Beside the little wine serving table in the dining-room stands a plant of Philodendron imbe, usually known as Burgundy because of the deep, rich, wine red of its lanceolate leaves and in the bedroom are several soft, intimate, dainty and delicate plants of African violets, seldom without flowers the whole year through. In the kitchen grow pots of quick growing and easily replaced chives and mint and the elegant cone of a little bay tree.

Vivid colours, yellow, orange, white and brilliant red are advancing. They come out to meet you and so tend to make a room appear to be shorter if placed at the far end. And conversely, dark colors, mainly greens of course, are receding and tend to look farther away than they really are, thus lengthening a short room. A tall rubber plant or fatshedera will make a room look higher, for the eye tends to follow the growth upwards, while a high ceiling can appear to be lower if horizontal growing plants catch the eye.

An impression of warmth is given if a wall is covered with the trained tendrils and shoots of a growing plant or if warm colors are used. And as might be expected, a hot summer day can be cooled indoors by the decorative use of cool greens, purples and dark colors in general.

Regard, for example, the cissus, rhoicissus, ivy, several philodendrons and the dramatic monstera, to say nothing of the huge and rampant tetrastigma.
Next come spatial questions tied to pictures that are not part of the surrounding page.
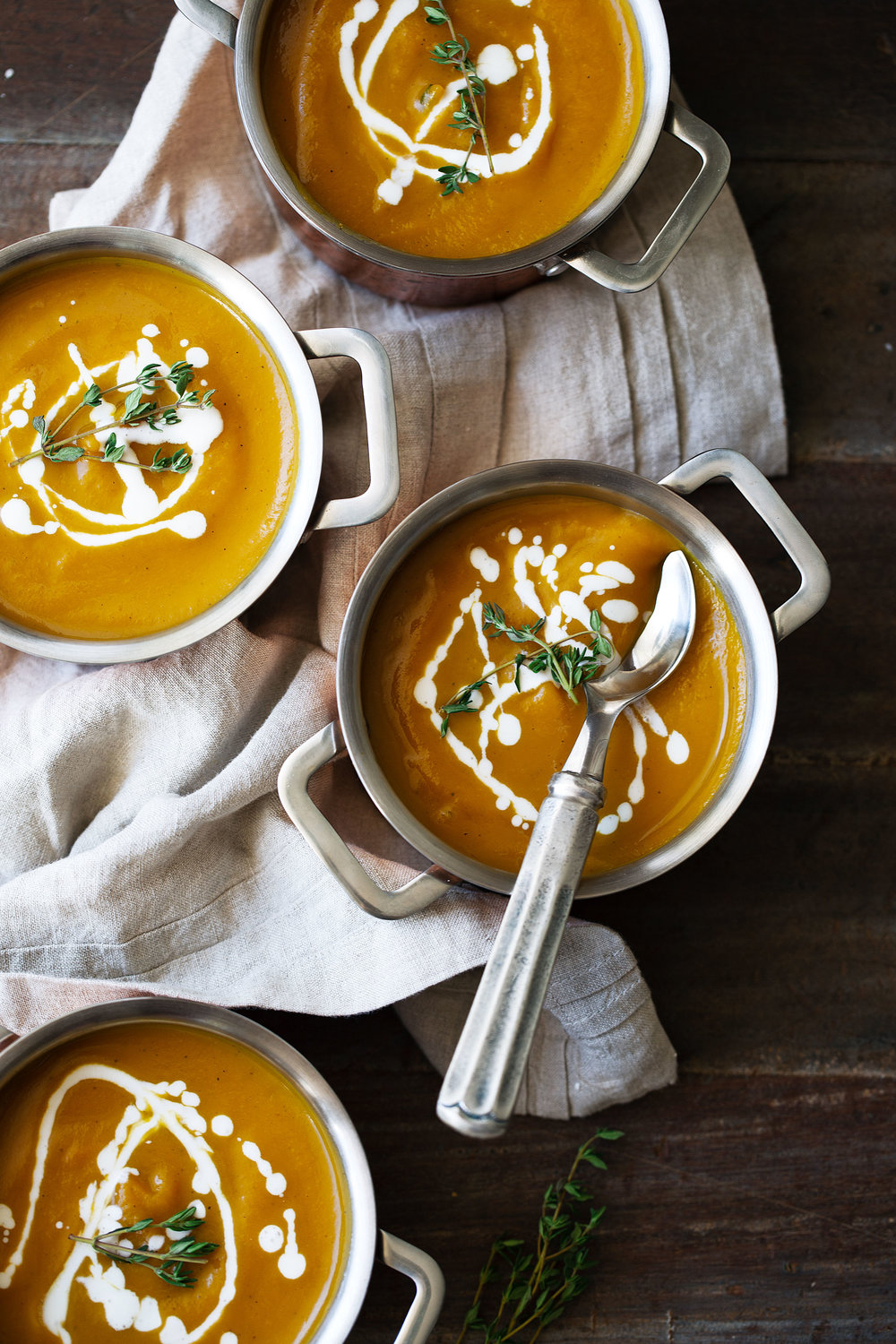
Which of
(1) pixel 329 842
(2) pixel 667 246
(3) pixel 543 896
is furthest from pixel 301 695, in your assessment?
(2) pixel 667 246

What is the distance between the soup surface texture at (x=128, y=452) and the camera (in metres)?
1.17

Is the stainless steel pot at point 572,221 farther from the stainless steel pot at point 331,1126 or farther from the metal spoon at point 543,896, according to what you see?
the stainless steel pot at point 331,1126

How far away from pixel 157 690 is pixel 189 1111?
1.60 ft

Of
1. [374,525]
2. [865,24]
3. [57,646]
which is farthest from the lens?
[865,24]

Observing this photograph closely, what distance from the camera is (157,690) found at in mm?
1258

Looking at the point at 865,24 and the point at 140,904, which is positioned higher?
the point at 865,24

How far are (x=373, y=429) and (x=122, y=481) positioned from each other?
29cm

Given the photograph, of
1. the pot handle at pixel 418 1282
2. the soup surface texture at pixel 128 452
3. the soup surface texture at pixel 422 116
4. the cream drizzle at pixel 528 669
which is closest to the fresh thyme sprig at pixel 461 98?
the soup surface texture at pixel 422 116

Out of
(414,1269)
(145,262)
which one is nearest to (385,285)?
(145,262)

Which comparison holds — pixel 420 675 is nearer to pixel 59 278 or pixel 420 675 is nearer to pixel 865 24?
pixel 59 278

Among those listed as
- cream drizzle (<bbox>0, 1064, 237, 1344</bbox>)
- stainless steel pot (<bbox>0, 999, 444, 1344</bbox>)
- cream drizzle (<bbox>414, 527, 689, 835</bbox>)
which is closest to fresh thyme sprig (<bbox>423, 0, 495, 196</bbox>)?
cream drizzle (<bbox>414, 527, 689, 835</bbox>)

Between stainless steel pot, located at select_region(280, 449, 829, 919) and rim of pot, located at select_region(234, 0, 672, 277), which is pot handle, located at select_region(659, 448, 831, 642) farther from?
rim of pot, located at select_region(234, 0, 672, 277)

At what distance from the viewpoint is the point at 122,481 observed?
3.85 feet

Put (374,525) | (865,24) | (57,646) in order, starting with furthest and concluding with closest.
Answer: (865,24) < (374,525) < (57,646)
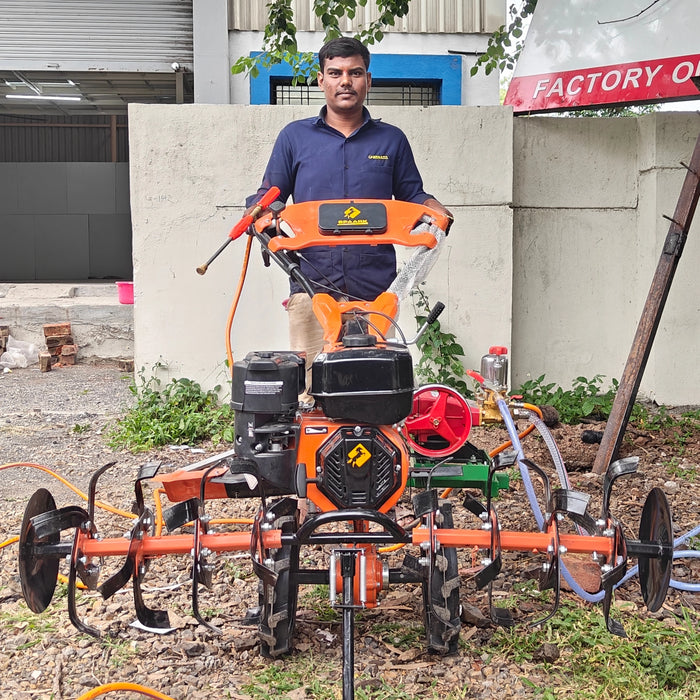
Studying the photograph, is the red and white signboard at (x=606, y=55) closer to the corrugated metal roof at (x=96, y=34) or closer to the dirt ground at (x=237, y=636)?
the dirt ground at (x=237, y=636)

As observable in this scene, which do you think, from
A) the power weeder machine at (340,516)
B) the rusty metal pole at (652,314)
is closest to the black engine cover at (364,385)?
the power weeder machine at (340,516)

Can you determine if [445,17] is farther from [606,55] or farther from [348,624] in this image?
[348,624]

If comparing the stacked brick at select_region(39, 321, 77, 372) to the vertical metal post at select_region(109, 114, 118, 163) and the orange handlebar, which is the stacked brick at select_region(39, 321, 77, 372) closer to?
the orange handlebar

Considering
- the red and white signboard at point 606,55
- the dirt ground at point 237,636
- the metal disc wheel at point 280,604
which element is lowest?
the dirt ground at point 237,636

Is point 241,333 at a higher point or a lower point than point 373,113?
lower

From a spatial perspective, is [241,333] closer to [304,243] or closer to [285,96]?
[304,243]

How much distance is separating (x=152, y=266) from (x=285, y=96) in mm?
4847

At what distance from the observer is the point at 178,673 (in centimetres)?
237

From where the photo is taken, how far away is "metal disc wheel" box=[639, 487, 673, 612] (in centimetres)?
198

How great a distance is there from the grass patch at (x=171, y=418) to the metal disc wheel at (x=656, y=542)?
3281mm

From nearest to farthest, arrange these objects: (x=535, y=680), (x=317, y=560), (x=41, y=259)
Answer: (x=535, y=680) < (x=317, y=560) < (x=41, y=259)

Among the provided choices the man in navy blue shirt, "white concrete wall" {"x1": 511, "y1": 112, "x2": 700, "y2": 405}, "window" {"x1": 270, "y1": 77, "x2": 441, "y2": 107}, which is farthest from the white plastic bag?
the man in navy blue shirt

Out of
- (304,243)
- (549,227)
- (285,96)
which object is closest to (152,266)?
(549,227)

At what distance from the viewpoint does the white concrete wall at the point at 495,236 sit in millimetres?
5543
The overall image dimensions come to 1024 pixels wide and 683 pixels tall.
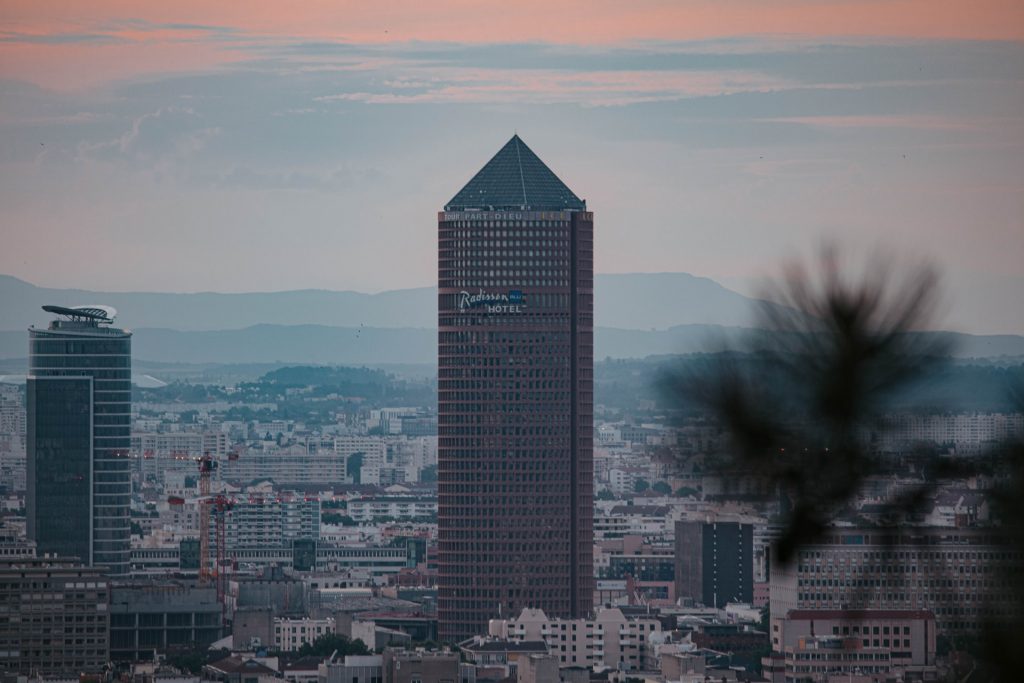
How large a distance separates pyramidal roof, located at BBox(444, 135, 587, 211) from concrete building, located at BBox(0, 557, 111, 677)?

All of these can be trained to cover a wall, to climb to the ceiling and follow the wall around the room. One tetrastigma in our possession once grew near the front door, climbed to the ceiling, was led along to the stairway, climbed up the stair well and was stopped just before it invaded one of the bedrooms. One ten year old cissus still grows happily in a Victorian washbowl without drainage holes. It frames an arch between kitchen and dining-room and shows no signs of its hardships suffered when building operations dictated its removal and storage, twisted and tangled like a cat-teased ball of knitting wool, for several months before being unravelled and trained once again along its almost invisible supports of cotton.

In general terms, plants in the home can be identified as climbers, trailers, bushes, sprawlers, spear-like and upright or sometimes a mixture of two of these characteristics.